> _Task directions_
Retype the data exactly, leaving nothing out.

[Saved entries]

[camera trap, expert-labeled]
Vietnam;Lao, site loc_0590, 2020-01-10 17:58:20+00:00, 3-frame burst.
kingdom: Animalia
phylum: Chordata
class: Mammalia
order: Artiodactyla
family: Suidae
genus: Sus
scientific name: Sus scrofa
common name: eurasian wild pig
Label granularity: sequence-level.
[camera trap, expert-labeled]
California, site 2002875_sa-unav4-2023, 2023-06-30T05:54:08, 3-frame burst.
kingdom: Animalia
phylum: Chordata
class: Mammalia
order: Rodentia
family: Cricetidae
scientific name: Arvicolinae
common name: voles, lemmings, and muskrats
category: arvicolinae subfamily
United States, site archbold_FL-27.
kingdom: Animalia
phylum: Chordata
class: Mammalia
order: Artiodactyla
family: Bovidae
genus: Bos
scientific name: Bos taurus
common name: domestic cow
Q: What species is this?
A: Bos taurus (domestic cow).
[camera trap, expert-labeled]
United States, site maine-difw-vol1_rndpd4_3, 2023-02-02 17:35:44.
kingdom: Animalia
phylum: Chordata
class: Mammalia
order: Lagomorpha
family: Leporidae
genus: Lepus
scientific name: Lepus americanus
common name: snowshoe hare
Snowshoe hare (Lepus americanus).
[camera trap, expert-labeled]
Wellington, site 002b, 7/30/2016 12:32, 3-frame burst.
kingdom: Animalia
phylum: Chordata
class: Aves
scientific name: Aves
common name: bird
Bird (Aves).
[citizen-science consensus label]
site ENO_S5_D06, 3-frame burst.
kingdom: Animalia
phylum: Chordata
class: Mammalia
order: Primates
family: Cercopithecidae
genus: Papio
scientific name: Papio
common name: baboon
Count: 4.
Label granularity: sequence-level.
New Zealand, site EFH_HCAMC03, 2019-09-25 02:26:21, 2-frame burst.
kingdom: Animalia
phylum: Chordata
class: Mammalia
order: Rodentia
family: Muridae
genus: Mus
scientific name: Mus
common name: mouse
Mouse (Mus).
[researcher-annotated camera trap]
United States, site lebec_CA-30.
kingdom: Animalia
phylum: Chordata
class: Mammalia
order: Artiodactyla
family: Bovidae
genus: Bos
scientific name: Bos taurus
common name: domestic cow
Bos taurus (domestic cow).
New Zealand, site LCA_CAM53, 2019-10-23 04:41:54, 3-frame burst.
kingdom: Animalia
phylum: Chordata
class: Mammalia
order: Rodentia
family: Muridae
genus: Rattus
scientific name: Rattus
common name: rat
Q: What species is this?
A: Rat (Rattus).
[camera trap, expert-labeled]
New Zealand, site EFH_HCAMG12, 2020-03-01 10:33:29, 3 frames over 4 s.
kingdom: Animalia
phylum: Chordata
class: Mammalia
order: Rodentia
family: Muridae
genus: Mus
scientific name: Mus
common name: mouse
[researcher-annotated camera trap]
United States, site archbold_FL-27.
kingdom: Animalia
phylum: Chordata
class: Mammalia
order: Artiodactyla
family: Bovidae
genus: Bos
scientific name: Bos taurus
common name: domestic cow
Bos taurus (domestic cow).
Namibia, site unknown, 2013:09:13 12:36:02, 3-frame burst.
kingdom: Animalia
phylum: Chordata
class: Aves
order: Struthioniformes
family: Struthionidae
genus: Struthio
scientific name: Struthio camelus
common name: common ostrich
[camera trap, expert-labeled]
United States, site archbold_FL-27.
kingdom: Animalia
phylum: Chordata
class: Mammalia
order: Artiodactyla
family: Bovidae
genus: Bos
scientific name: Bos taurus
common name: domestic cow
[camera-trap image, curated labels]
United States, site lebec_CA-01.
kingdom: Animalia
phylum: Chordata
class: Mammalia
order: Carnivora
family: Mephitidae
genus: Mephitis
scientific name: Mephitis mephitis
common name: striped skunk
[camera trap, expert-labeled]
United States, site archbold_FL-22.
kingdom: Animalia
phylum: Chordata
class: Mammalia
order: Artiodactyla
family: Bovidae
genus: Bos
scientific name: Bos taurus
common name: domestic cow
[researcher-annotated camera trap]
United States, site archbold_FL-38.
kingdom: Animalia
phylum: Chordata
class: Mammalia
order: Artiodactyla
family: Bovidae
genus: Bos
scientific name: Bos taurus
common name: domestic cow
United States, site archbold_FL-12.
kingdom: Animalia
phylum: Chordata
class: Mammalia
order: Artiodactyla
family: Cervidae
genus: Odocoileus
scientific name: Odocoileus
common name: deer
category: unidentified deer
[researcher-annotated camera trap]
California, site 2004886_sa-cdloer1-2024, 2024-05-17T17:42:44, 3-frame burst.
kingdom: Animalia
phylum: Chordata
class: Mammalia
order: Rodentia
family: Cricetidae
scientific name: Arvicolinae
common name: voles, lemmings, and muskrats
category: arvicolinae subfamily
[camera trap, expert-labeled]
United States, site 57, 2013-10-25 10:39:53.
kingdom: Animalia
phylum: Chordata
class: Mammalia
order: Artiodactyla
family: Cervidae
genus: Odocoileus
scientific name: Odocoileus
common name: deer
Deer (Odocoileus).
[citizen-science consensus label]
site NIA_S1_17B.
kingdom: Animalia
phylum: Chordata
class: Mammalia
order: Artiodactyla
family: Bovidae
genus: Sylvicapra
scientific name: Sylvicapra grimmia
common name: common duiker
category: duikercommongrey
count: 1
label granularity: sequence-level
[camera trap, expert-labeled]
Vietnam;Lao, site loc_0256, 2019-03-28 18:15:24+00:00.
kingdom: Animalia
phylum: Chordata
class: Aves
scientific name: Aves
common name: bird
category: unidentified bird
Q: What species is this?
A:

> _Answer for this exercise_
[camera trap, expert-labeled]
Vietnam;Lao, site loc_0590, 2020-01-10 17:58:20+00:00, 3-frame burst.
kingdom: Animalia
phylum: Chordata
class: Mammalia
order: Artiodactyla
family: Suidae
genus: Sus
scientific name: Sus scrofa
common name: eurasian wild pig
Label granularity: sequence-level.
[camera trap, expert-labeled]
California, site 2002875_sa-unav4-2023, 2023-06-30T05:54:08, 3-frame burst.
kingdom: Animalia
phylum: Chordata
class: Mammalia
order: Rodentia
family: Cricetidae
scientific name: Arvicolinae
common name: voles, lemmings, and muskrats
category: arvicolinae subfamily
United States, site archbold_FL-27.
kingdom: Animalia
phylum: Chordata
class: Mammalia
order: Artiodactyla
family: Bovidae
genus: Bos
scientific name: Bos taurus
common name: domestic cow
Q: What species is this?
A: Bos taurus (domestic cow).
[camera trap, expert-labeled]
United States, site maine-difw-vol1_rndpd4_3, 2023-02-02 17:35:44.
kingdom: Animalia
phylum: Chordata
class: Mammalia
order: Lagomorpha
family: Leporidae
genus: Lepus
scientific name: Lepus americanus
common name: snowshoe hare
Snowshoe hare (Lepus americanus).
[camera trap, expert-labeled]
Wellington, site 002b, 7/30/2016 12:32, 3-frame burst.
kingdom: Animalia
phylum: Chordata
class: Aves
scientific name: Aves
common name: bird
Bird (Aves).
[citizen-science consensus label]
site ENO_S5_D06, 3-frame burst.
kingdom: Animalia
phylum: Chordata
class: Mammalia
order: Primates
family: Cercopithecidae
genus: Papio
scientific name: Papio
common name: baboon
Count: 4.
Label granularity: sequence-level.
New Zealand, site EFH_HCAMC03, 2019-09-25 02:26:21, 2-frame burst.
kingdom: Animalia
phylum: Chordata
class: Mammalia
order: Rodentia
family: Muridae
genus: Mus
scientific name: Mus
common name: mouse
Mouse (Mus).
[researcher-annotated camera trap]
United States, site lebec_CA-30.
kingdom: Animalia
phylum: Chordata
class: Mammalia
order: Artiodactyla
family: Bovidae
genus: Bos
scientific name: Bos taurus
common name: domestic cow
Bos taurus (domestic cow).
New Zealand, site LCA_CAM53, 2019-10-23 04:41:54, 3-frame burst.
kingdom: Animalia
phylum: Chordata
class: Mammalia
order: Rodentia
family: Muridae
genus: Rattus
scientific name: Rattus
common name: rat
Q: What species is this?
A: Rat (Rattus).
[camera trap, expert-labeled]
New Zealand, site EFH_HCAMG12, 2020-03-01 10:33:29, 3 frames over 4 s.
kingdom: Animalia
phylum: Chordata
class: Mammalia
order: Rodentia
family: Muridae
genus: Mus
scientific name: Mus
common name: mouse
[researcher-annotated camera trap]
United States, site archbold_FL-27.
kingdom: Animalia
phylum: Chordata
class: Mammalia
order: Artiodactyla
family: Bovidae
genus: Bos
scientific name: Bos taurus
common name: domestic cow
Bos taurus (domestic cow).
Namibia, site unknown, 2013:09:13 12:36:02, 3-frame burst.
kingdom: Animalia
phylum: Chordata
class: Aves
order: Struthioniformes
family: Struthionidae
genus: Struthio
scientific name: Struthio camelus
common name: common ostrich
[camera trap, expert-labeled]
United States, site archbold_FL-27.
kingdom: Animalia
phylum: Chordata
class: Mammalia
order: Artiodactyla
family: Bovidae
genus: Bos
scientific name: Bos taurus
common name: domestic cow
[camera-trap image, curated labels]
United States, site lebec_CA-01.
kingdom: Animalia
phylum: Chordata
class: Mammalia
order: Carnivora
family: Mephitidae
genus: Mephitis
scientific name: Mephitis mephitis
common name: striped skunk
[camera trap, expert-labeled]
United States, site archbold_FL-22.
kingdom: Animalia
phylum: Chordata
class: Mammalia
order: Artiodactyla
family: Bovidae
genus: Bos
scientific name: Bos taurus
common name: domestic cow
[researcher-annotated camera trap]
United States, site archbold_FL-38.
kingdom: Animalia
phylum: Chordata
class: Mammalia
order: Artiodactyla
family: Bovidae
genus: Bos
scientific name: Bos taurus
common name: domestic cow
United States, site archbold_FL-12.
kingdom: Animalia
phylum: Chordata
class: Mammalia
order: Artiodactyla
family: Cervidae
genus: Odocoileus
scientific name: Odocoileus
common name: deer
category: unidentified deer
[researcher-annotated camera trap]
California, site 2004886_sa-cdloer1-2024, 2024-05-17T17:42:44, 3-frame burst.
kingdom: Animalia
phylum: Chordata
class: Mammalia
order: Rodentia
family: Cricetidae
scientific name: Arvicolinae
common name: voles, lemmings, and muskrats
category: arvicolinae subfamily
[camera trap, expert-labeled]
United States, site 57, 2013-10-25 10:39:53.
kingdom: Animalia
phylum: Chordata
class: Mammalia
order: Artiodactyla
family: Cervidae
genus: Odocoileus
scientific name: Odocoileus
common name: deer
Deer (Odocoileus).
[citizen-science consensus label]
site NIA_S1_17B.
kingdom: Animalia
phylum: Chordata
class: Mammalia
order: Artiodactyla
family: Bovidae
genus: Sylvicapra
scientific name: Sylvicapra grimmia
common name: common duiker
category: duikercommongrey
count: 1
label granularity: sequence-level
[camera trap, expert-labeled]
Vietnam;Lao, site loc_0256, 2019-03-28 18:15:24+00:00.
kingdom: Animalia
phylum: Chordata
class: Aves
scientific name: Aves
common name: bird
category: unidentified bird
Q: What species is this?
A:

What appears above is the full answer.